ROANOKE TIMES 
                      Copyright (c) 1996, Roanoke Times

DATE: Friday, January 26, 1996               TAG: 9601260091
SECTION: VIRGINIA                 PAGE: B-5  EDITION: METRO 
DATELINE: RICHMOND
SOURCE: ROBERT LITTLE STAFF WRITER 


COOPERATION? AND THEY CALL THEMSELVES VIRGINIA POLITICIANS GENERAL ASSEMBLY 1996

Virginia's state senators didn't plot against one another, fire dozens of people or grind the wheels of government to a stop Thursday.

As such, they called it nothing short of a historic milestone in state politics.

The General Assembly on Thursday reappointed about four dozen judges from around the state whose terms are expiring. In the Senate, members approved the list unanimously and without discussion.

That wouldn't normally be noteworthy, but the list submitted for consideration this year was signed by members of both political parties - not just the Democrats. Giving Republicans a say in appointing judges was a key compromise when senators divided power in a chamber now represented equally by both parties.

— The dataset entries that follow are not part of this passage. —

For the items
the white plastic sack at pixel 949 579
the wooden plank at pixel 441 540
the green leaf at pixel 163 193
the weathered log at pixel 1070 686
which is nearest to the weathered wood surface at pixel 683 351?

The state Constitution requires 21 votes in the Senate to nominate judges, so neither party has the heft to name judges alone. That means Republicans could have forced some Democratic judges from the bench. But they didn't.

"It is an historic moment, I think, to see bipartisan cooperation on an issue that had been so political in the past," said Sen. Joseph Gartlan, D-Fairfax County.

Some members of the House of Delegates, which also approved the list Thursday, refused to vote as a way to protest the new arrangement. Democrats still rule in the House. But without a guaranteed concurrence from their Senate counterparts, they no longer can control the nomination process.

The true test of the legislature's new bipartisan design will come March 8, when members vote to fill judicial vacancies.

Republicans who negotiated their party's new sway said they never intended to meddle with the sitting judges - only to help choose new ones.

"I guess we can't declare it a complete success quite yet," Gartlan said.

Judges in Western Virginia who were reappointed to six-year terms Thursday were:

Julian Raney, General District Court, Roanoke.

Frank Greenwalt, General District Court, Patrick County.

Patrick Graybeal, Juvenile and Domestic Relations Court, Montgomery County.

Junius Warren, Juvenile and Domestic Relations Court, Martinsville.